- EXCERPTED TEXT
And any of the high end kits that use a cap that posts ... one tube will fit inside the other so that the cap actually functions.

That's pretty much every single Jr and full size fountain pen on the market.


----------



## Ted Sachs

There aren't a lot of choices yet for ten inch lengths, but from the choices I do have, if by chance a pen has two different size tube diameters then I will get ten inch lengths of both sizes and do it up like that.  That way I'll be making even more than three pens every time I wrap for one pen. I've already checked wall thicknesses on the brass from K&S and their's is quite a bit thicker. I'm checking on sources for the pen tubes though. I've already made a list of the main pens I planned on doing and their tube sizes and wall thicknesses so I won't make that mistake.  I've even started getting bushing sizes so I'll know how thick I can go with the thread on each pen.


----------



## jttheclockman

Ted I do not believe you will have much luck finding 10" tubes other than the 10mm. 
Yes I forgot about the slimline tubes 7 and 8mm. I do not make those so that slipped my mine. 
If they are out there I am sure others would love to hear about them too including me. So what does everyone say???


----------



## Ted Sachs

I got some ten inch tubes in 3/8 diameter from PSI today.  I know they have 7, 8, and 10mms tubes as well.    I'm finding that my idea of using A weight line want the best idea I've come up with. I'm using C weight regular this time around and we'll try the A weight metallic again later.


----------



## Ted Sachs

After almost sixteen hours of wrapping on a ten inch pen tube here is where I am.  I started out with the thinnest size thread but had to many problems with it breaking off.  I switched to a heavier thread and non metallic just to see what would come out.  It looks good but not what I'm trying for.  I'll have to go back tho the thin thread and be Extra Careful.  It will also mean that this one at sixteen hours will become around thirty hours with thread half as thick.

At this point on this wrap I still have a few more wraps to make them pack all PhD the thread in tight and then I can prep for casting.

- TO DO
1. Copy the part of the pen-tube thread that begins at the words "Ted I do not" and stops after "metallic again later.".
2. Summarize the pen-tube thread in two sentences.
The records have no connection to the pen-tube thread.

Source records:
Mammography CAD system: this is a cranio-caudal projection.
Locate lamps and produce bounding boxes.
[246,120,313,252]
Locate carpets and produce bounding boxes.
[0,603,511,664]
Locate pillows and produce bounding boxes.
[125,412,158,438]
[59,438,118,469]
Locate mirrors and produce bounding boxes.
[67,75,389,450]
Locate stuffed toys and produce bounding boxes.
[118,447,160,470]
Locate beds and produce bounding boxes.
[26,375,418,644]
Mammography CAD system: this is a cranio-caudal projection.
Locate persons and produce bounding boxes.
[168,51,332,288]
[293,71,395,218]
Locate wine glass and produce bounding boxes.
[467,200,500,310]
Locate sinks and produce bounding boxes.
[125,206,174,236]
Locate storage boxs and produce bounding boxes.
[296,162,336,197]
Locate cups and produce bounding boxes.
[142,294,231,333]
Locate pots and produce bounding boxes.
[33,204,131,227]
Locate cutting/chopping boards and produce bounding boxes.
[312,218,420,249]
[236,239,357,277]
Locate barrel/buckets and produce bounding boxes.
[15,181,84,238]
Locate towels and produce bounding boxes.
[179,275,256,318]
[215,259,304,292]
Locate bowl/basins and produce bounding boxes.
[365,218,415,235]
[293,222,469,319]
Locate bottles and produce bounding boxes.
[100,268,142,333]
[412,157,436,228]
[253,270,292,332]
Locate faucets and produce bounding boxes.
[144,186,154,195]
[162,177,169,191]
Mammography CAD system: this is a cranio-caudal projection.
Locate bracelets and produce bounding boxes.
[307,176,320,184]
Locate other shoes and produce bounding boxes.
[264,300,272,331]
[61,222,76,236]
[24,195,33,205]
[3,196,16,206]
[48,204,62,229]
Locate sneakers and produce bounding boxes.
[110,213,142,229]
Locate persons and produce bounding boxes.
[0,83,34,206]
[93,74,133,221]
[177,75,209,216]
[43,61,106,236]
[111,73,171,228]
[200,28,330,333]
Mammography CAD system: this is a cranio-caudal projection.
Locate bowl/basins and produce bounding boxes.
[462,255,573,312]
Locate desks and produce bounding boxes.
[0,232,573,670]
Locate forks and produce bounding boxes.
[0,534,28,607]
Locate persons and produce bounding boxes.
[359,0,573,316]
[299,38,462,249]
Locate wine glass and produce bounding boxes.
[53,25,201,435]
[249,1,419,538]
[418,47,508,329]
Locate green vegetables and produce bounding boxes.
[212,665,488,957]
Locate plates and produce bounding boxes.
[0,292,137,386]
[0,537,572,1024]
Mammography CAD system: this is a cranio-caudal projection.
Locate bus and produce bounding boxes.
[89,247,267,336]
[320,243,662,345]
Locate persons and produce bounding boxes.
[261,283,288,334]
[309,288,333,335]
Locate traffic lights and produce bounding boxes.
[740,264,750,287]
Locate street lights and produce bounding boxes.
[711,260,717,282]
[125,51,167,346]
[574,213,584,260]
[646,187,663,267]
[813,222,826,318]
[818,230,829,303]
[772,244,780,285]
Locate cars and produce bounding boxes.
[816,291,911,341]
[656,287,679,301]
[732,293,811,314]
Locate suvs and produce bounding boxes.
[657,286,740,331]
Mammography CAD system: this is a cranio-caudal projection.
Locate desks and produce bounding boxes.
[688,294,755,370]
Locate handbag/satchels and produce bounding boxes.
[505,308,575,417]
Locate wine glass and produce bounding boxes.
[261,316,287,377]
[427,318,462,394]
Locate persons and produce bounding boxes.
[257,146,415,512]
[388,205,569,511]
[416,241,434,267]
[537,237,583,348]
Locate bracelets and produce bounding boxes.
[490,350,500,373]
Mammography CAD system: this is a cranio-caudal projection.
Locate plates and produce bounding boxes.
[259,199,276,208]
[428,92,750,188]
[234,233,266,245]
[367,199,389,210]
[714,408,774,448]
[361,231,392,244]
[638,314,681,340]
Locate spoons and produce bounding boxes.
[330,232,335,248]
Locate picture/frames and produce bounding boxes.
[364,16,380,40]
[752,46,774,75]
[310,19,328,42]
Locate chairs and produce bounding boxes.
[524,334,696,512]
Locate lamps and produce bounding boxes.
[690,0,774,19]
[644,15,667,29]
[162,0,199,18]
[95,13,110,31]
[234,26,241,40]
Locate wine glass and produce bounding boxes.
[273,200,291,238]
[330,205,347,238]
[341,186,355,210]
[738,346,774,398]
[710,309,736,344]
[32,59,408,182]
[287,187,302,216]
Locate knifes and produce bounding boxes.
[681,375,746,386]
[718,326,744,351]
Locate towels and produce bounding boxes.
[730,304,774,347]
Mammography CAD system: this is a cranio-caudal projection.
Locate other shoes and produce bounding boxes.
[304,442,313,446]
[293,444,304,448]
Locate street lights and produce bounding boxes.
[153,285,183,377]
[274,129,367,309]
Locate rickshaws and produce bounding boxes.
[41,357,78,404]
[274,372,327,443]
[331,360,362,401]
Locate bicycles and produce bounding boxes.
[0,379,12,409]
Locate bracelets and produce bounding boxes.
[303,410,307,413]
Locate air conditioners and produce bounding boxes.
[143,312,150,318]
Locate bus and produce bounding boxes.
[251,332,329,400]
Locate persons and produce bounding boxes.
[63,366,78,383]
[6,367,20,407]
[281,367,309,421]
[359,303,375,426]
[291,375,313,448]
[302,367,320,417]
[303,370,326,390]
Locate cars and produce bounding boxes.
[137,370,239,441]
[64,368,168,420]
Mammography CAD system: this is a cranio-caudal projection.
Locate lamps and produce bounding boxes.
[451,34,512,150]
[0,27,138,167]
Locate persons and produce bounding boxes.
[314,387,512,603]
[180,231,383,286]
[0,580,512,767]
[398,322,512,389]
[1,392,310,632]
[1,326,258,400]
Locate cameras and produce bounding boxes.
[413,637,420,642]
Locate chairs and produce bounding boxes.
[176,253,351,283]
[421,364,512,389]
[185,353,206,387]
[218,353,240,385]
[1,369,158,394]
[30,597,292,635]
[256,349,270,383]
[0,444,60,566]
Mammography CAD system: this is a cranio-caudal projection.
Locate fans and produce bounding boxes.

- SOLUTIONS PER TASK
1.
Ted I do not believe you will have much luck finding 10" tubes other than the 10mm. 
Yes I forgot about the slimline tubes 7 and 8mm. I do not make those so that slipped my mine. 
If they are out there I am sure others would love to hear about them too including me. So what does everyone say???


----------



## Ted Sachs

I got some ten inch tubes in 3/8 diameter from PSI today.  I know they have 7, 8, and 10mms tubes as well.    I'm finding that my idea of using A weight line want the best idea I've come up with. I'm using C weight regular this time around and we'll try the A weight metallic again later.

2. Ted Sachs plans to work with ten-inch pen tube lengths, has listed tube sizes, wall thicknesses and bushing sizes, and got ten-inch 3/8 diameter tubes from PSI, while jttheclockman doubts ten-inch tubes other than 10mm are easy to find. After almost sixteen hours of wrapping a ten-inch tube, Ted found the thinnest thread broke too often and switched to a heavier non-metallic thread, but he plans to return to the thin thread, which would raise the work to around thirty hours.